Nettoyer l’espace de tous des objets inutiles qui s’y trouvent maintenant demanderait un travail colossal. A défaut de pouvoir s’y atteler il faut agir
– techniquement : des mesures peuvent été prises pour limiter les risques (surveillance afin d’anticiper les collisions ou de dévier la trajectoire de satellites menacés, réduction de la production des débris par une conception adaptée comme la passivation des réservoirs ou limitation du largage de pièces)
– juridiquement : les règles de bonne conduite, non contraignantes ont été définies en 2007. Elles sont insuffisantes dans le contexte de concurrence économique qui prévaut dans le secteur spatial et la mise en place d’un cadre réglementaire international constitue donc l’un des défis qu’il faut relever rapidement afin de résoudre, entre autres les problèmes liés à la prolifération des débris générés par le développement des satellites.
Les satellites privés : opportunité ou menace ?
Le 23 mai 2019, la société SpaceX a fait une entrée fracassante dans l’écosystème des satellites avec le lancement en une seule fois de 60 satellites de télécommunications dans le cadre de son ambitieux programme « Starlink » destiné à proposer une large couverture Internet dans le monde entier grâce à la constellation artificielle qu’il constituera.
Au cours de sa première phase, d’ici à 2021, 1600 satellites seront lancés pour être déployés sur 72 orbites à 550 km d’altitude. A ce jour 595 ont lancés avec succès. Dans un deuxième temps SpaceX prévoie d’accélérer le rythme avec, à terme, le lancement de 180 nouveaux satellites par mois en moyenne jusqu’en 2025 pour la mise en orbite de12 000 satellites auxquels s’ajouteraient 30 000 satellites supplémentaires au cours des années suivantes.

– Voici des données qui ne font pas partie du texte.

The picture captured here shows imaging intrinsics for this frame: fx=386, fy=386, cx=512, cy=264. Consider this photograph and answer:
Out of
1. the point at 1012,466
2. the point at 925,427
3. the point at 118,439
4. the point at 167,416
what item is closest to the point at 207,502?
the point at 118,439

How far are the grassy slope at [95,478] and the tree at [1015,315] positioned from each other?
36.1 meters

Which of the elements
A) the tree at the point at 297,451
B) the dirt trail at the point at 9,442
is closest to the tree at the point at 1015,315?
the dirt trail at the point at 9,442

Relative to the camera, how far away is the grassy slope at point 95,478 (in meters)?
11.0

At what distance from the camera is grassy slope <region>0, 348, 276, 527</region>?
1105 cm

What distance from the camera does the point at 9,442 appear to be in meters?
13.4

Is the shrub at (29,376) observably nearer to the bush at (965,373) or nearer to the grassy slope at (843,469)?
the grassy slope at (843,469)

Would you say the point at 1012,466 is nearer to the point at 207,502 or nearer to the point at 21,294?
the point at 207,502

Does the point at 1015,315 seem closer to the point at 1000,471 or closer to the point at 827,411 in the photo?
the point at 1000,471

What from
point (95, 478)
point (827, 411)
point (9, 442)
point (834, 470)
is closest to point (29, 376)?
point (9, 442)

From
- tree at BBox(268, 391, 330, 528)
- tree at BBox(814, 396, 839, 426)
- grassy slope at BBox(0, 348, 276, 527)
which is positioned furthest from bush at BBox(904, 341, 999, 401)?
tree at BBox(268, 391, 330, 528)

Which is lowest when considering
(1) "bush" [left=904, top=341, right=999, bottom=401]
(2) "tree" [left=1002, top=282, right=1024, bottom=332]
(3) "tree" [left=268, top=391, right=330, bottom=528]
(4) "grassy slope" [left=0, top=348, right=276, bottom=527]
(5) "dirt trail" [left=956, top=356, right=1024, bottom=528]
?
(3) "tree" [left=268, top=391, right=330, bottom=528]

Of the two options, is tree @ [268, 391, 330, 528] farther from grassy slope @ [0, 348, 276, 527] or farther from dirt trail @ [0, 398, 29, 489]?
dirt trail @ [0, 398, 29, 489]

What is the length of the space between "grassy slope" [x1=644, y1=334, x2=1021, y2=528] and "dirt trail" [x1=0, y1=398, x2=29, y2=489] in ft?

L’entreprise d’Elon Musk n’est pas la seule à vouloir utiliser des flottes de satellites :
– OneWeb (Royaume-Uni) a déjà lancé en 2019 les premiers éléments d’une constellation de plus de 600 satellites et les suivants arriveront d’ici à 2022,
– Amazon annonce plus de 3 200 satellites pour son projet Kuiper à partir de 2021,
– Lynk et Facebook parlent de milliers de satellites entre 2021 et 2023.
A ce décompte il faut ajouter les projets de la Chine, de la Russie, de la Corée du Sud…
En quelques mois, le nombre total de satellites opérationnels autour de notre planète va donc doubler et, dans quelques années, il pourrait être décuplé. Outre l’augmentation des risques (débris et collisions) de ces envois “massifs”, les constellations de satellites vont rendre l’observation scientifique du ciel de plus en plus difficile.
Ces perspectives montrent que le «Droit de l’Espace» doit évoluer pour revisiter les réglementations afin de préserver l’équilibre des droits et obligations des parties prenantes qui «utilisent» l’espace.